The Mayeses have each run with several Team World Vision groups at different churches over the past five years. This year, they were part of launching a team at Brookville Road, and they hope more Hancock County churches will form teams in the future.

Corinne Roberts ran in the 2009 Chicago Marathon with a Team World Vision group from Brandywine Community Church in Greenfield.

“There were World Vision people all along the course shouting encouragement, and that was cool,” Roberts said.

Erin Mayes said when she and her husband began running races for the cause, the statistic they repeated was that every 30 seconds, a person got clean water, and now the figure is 10 seconds.

“It’s amazing to us to think that in just this little bit of time, we can see a change,” she said.

Team World Vision began in 2006 at the Chicago Marathon. Volunteers at previous events had seen fellow runners raising money for other causes and approached World Vision.

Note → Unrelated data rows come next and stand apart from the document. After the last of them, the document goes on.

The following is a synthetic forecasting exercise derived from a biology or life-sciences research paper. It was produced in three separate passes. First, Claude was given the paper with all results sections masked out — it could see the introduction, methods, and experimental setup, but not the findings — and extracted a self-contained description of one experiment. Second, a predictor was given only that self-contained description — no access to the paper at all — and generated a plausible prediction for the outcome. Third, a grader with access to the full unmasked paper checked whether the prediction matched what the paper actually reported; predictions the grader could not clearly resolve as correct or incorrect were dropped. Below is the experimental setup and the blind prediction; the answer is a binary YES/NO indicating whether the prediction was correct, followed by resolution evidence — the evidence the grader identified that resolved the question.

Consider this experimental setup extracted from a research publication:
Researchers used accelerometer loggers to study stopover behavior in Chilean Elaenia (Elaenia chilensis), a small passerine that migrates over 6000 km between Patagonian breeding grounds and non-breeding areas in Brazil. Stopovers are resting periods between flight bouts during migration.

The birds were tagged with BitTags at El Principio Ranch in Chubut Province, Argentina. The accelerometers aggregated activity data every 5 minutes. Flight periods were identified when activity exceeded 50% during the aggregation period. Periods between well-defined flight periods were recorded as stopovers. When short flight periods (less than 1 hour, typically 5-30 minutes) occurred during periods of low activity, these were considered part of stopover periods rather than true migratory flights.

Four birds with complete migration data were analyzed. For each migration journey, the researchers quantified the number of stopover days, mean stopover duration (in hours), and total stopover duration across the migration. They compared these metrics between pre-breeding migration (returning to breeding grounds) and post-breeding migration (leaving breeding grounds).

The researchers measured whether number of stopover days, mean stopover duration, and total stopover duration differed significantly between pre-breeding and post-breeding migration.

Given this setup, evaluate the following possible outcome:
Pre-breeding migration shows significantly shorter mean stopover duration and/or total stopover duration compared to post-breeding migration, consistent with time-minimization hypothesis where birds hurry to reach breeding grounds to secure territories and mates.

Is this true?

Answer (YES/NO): NO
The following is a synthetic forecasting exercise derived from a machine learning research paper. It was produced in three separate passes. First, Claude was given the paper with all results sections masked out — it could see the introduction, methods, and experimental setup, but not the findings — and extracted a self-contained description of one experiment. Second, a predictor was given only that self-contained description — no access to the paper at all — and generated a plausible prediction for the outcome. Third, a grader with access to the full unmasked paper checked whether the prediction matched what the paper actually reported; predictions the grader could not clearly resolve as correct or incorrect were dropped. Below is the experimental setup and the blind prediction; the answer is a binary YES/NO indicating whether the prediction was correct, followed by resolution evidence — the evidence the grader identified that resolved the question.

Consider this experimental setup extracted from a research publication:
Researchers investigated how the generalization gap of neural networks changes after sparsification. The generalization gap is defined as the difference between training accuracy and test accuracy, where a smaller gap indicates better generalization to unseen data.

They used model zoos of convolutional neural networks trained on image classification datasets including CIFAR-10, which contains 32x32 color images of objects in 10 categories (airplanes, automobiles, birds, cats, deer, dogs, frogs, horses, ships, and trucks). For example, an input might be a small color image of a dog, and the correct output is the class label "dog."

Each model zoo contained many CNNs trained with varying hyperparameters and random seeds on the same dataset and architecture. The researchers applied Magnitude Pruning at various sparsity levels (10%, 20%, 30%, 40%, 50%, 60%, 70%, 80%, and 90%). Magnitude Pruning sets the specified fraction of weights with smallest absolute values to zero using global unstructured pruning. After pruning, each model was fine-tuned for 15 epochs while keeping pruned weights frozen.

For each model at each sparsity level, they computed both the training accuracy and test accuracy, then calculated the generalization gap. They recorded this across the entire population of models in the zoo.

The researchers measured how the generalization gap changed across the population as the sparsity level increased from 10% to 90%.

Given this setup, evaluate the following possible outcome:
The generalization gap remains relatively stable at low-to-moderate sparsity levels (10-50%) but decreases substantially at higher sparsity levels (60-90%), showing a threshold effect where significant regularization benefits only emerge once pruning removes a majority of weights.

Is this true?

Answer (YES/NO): NO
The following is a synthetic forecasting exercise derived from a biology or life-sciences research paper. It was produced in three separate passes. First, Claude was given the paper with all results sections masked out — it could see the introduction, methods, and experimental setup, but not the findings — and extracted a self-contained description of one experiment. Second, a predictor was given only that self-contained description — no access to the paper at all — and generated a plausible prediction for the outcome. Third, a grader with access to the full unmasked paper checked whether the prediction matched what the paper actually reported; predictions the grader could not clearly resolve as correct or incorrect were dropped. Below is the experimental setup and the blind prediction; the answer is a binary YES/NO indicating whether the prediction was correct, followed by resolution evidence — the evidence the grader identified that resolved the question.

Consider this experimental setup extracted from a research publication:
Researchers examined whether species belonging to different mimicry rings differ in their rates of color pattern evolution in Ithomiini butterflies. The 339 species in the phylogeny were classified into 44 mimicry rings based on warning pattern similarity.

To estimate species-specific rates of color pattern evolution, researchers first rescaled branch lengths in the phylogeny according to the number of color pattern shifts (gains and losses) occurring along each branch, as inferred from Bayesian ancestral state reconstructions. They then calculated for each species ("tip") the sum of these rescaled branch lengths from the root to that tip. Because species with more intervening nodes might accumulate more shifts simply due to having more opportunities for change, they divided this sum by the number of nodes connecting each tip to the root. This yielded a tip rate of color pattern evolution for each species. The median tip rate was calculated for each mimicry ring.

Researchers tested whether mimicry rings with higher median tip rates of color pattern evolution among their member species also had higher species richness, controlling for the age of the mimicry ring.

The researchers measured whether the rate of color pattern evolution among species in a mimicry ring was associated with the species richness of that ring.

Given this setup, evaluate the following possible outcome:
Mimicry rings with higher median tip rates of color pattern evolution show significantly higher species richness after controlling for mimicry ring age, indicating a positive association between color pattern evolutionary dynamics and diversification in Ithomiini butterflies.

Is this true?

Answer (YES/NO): NO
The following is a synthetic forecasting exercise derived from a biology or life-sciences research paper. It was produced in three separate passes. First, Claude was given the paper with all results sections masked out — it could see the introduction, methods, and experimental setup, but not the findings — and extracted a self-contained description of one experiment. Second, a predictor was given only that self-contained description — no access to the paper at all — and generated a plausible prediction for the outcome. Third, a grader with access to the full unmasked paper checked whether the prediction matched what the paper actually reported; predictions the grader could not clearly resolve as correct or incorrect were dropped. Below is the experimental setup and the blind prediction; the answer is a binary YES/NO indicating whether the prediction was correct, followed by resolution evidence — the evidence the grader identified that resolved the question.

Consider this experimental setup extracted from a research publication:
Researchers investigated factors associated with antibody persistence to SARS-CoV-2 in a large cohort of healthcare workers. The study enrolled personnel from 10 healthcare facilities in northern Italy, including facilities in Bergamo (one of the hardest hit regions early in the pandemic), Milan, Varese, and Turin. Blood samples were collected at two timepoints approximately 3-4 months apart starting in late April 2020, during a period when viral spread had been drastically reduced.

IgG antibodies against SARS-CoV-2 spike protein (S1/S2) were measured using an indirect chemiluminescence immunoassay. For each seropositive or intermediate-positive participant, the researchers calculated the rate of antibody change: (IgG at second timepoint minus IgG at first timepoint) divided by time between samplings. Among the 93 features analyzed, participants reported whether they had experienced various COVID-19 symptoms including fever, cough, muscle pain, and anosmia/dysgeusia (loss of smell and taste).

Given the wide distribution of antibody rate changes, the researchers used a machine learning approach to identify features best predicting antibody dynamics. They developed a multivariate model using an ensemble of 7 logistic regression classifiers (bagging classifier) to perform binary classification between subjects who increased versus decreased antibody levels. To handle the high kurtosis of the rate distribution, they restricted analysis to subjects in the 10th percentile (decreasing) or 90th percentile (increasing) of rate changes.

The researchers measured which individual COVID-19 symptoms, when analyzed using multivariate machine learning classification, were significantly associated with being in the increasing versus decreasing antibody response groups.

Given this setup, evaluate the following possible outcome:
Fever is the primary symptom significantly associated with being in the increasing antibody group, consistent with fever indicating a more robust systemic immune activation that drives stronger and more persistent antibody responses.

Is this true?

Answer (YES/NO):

The Christian humanitarian organization operates a variety of programs in education, micro-financing, disaster relief, food security and child sponsorship; Team World Vision runners raise money specifically for its clean water initiatives.

“When you tackle the root cause of poverty, it’s often lack of clean water,” said Alyssa Condotti Kriz, Midwest events manager for Team World Vision.

Clean water in a community not only allows children spending time in school instead of hauling water; it also cuts down on the amount of medical care needed there because the population is healthier, she said.

Getting healthier often happens to the runners, too. While some team members are seasoned runners, there are “a lot of people who’ve never done anything like this before,” Erin Mayes said.

The group had some of its early group runs along the Pennsy Trail near the Meijer in Cumberland but recently began running the trail just west of Meridian Road in Greenfield. Runners, who put in additional miles individually through the week, will cover the trail in both directions to put in the miles needed for that week’s group run.

Tully said her longest track distance when competing for Doe Creek Middle School was the 400 meters. Now she’s up to 7 miles on her runs — about half the distance she’ll need to complete the Indianapolis Monumental Half-Marathon on Nov. 4. (Some of her teammates will run the full marathon.)

“It’s actually not that bad,” she said of the 7 a.m. Saturday runs. “Their training schedule really makes it easy to go the long distance.”

Some team members are new to running, so some of the first practices alternated running and walking for a set length of time, gradually decreasing the number of minutes walked while increasing the distance.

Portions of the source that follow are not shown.